Coordenador pediu respeito à liberdade de circulação no país. Foto: Minusca.

Eleutério Guevane, da Rádio ONU em Nova Iorque.

O coordenador humanitário das Nações Unidas na República Centro-Africana deplorou o ataque às instalações da ONG Médicos Sem Fronteiras que culminou com o rapto de quatro funcionários na área de Bangassou, a norte.

Esta sexta-feira, Aurélien Agbénonci abordou o tema numa reunião que manteve com os líderes do Conselho Nacional de Transição, que funciona como Parlamento.

Violência

No evento, o coordenador denunciou a ação e recomendou ao órgão que também condene o tipo de comportamento. O outro pedido é que o Conselho  defenda o fim da violência contra os intervenientes humanitários.

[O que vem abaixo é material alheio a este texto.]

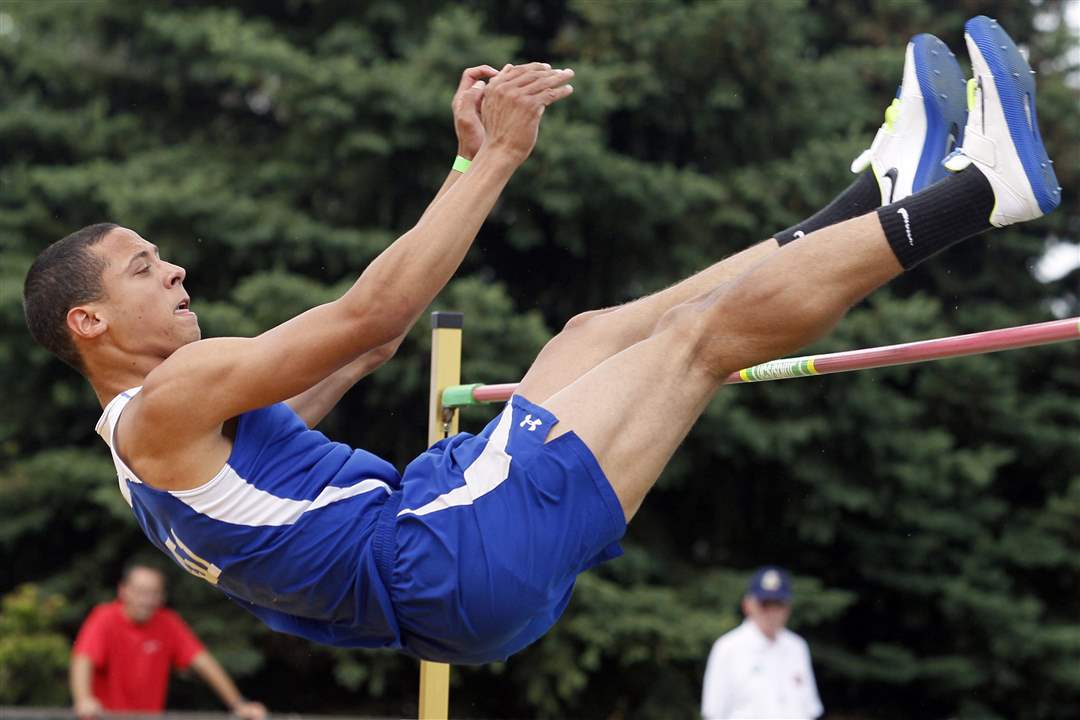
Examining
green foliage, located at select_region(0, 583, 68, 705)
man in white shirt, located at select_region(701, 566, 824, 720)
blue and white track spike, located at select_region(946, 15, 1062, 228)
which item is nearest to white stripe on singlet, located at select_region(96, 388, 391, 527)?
blue and white track spike, located at select_region(946, 15, 1062, 228)

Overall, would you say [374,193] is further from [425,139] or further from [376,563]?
[376,563]

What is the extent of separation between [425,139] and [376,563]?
256 inches

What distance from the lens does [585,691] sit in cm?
908

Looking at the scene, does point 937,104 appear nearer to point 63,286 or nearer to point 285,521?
point 285,521

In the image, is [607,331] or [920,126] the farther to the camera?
[920,126]

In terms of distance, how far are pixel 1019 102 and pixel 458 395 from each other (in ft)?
5.40

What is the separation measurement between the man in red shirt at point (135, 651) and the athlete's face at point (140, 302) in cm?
312

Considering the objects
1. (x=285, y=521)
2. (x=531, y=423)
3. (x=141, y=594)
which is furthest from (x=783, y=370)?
(x=141, y=594)

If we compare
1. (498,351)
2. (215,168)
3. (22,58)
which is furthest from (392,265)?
(22,58)

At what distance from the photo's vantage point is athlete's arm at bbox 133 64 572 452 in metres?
2.45

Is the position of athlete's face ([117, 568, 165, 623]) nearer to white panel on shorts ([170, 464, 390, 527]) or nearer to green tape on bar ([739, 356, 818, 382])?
white panel on shorts ([170, 464, 390, 527])

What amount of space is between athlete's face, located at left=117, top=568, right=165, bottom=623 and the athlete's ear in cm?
317

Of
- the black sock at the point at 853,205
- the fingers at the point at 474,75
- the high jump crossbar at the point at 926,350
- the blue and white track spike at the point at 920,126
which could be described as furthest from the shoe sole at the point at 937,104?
the fingers at the point at 474,75

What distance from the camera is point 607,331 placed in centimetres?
291
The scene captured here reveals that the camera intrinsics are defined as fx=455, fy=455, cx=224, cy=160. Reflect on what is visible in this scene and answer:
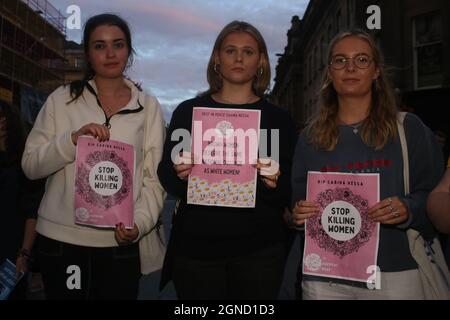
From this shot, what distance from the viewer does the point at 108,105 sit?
2.32 m

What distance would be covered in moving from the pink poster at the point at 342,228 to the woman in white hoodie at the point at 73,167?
0.78m

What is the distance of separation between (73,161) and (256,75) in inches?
41.4

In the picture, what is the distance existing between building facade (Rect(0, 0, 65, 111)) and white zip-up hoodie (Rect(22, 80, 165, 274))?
16027 millimetres

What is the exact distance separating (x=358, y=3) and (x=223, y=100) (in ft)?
46.0

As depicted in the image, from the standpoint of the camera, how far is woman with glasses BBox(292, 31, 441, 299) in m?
1.91

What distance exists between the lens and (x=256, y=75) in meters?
2.47

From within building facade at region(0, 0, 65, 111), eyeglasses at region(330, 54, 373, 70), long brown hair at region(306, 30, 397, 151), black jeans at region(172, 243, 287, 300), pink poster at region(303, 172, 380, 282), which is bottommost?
black jeans at region(172, 243, 287, 300)

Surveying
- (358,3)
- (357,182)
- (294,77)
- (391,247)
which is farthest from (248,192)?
(294,77)

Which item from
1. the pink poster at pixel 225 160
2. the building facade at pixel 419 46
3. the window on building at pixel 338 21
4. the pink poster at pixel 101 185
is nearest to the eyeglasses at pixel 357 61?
the pink poster at pixel 225 160

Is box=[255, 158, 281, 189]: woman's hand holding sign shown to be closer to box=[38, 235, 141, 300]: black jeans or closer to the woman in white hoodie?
the woman in white hoodie

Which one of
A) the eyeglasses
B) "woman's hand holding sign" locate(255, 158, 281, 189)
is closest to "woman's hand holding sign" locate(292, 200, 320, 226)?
"woman's hand holding sign" locate(255, 158, 281, 189)

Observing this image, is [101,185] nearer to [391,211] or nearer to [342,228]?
[342,228]

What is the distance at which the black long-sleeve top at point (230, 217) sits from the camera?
218cm

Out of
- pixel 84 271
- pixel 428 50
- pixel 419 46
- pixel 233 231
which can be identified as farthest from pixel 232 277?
pixel 419 46
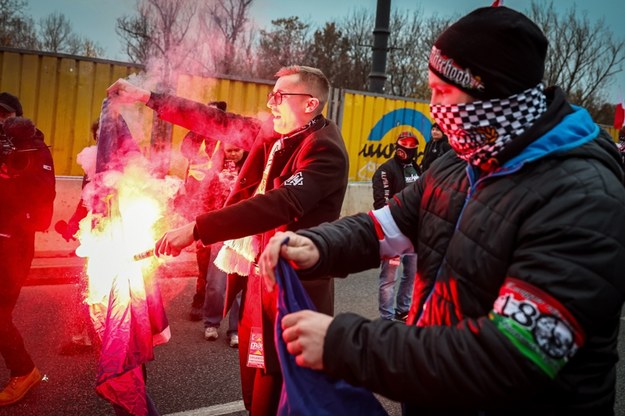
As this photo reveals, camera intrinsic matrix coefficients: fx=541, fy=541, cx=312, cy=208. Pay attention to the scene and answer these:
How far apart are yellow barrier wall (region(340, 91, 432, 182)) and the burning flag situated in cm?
944

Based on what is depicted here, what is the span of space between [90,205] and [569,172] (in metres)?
2.95

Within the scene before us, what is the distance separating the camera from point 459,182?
1.83 m

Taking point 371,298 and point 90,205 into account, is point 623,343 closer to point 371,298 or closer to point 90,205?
point 371,298

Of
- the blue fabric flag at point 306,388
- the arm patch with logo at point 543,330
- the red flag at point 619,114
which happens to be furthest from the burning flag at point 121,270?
the red flag at point 619,114

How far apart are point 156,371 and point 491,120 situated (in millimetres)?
4033

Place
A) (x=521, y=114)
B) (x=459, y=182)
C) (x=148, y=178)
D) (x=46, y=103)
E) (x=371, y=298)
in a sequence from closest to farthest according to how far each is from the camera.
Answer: (x=521, y=114)
(x=459, y=182)
(x=148, y=178)
(x=371, y=298)
(x=46, y=103)

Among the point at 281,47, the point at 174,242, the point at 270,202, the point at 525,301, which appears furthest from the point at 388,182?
the point at 281,47

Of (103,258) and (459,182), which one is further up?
(459,182)

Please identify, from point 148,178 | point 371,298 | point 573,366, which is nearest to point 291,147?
point 148,178

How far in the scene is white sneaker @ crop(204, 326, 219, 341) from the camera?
5.63 m

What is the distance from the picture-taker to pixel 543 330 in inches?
50.9

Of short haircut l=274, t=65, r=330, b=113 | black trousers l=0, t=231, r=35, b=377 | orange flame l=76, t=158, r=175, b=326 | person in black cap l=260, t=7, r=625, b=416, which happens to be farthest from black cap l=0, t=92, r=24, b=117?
person in black cap l=260, t=7, r=625, b=416

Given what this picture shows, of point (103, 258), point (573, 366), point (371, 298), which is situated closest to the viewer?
point (573, 366)

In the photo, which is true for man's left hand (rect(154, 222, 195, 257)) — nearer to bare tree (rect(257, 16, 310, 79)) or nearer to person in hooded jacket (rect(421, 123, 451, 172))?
person in hooded jacket (rect(421, 123, 451, 172))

Na noite de quarta para quinta-feira os atacantes entraram nas instalações da ONG situadas na área da província de Mbomou e sequestraram quatro funcionários, que foram libertados 30 minutos depois.

Emergência

Um trabalhador internacional foi gravemente ferido durante a ação, mas o seu estado é considerado estável após uma cirurgia de emergência.

Bangassou foi uma das cidades que registaram os maiores confrontos entre os ex-combatentes Séléka, compostos por muçulmanos, e as milícias anti-Balaka, de maioria cristã. Cerca de 1 milhão de pessoas foram deslocadas pelo conflito iniciado em 2012.

Liberdade de Circulação

Agbénonci  condenou com veemência o mais recente ataque e apelou a todos os grupos armados que respeitem a vida e a liberdade de circulação de funcionários humanitários que apoiam aos afetados pela crise centro-africana.

O coordenador considerou inaceitável e pediu o fim dos ataques contra essas pessoas “que colocam as próprias vidas em risco para salvar os outros”.

Em nome da comunidade humanitária, Agbénonci instou aos centro-africanos que facilitem o acesso e o apoio das agências que atuam sob princípios humanitários como humanidade, neutralidade, independência e imparcialidade.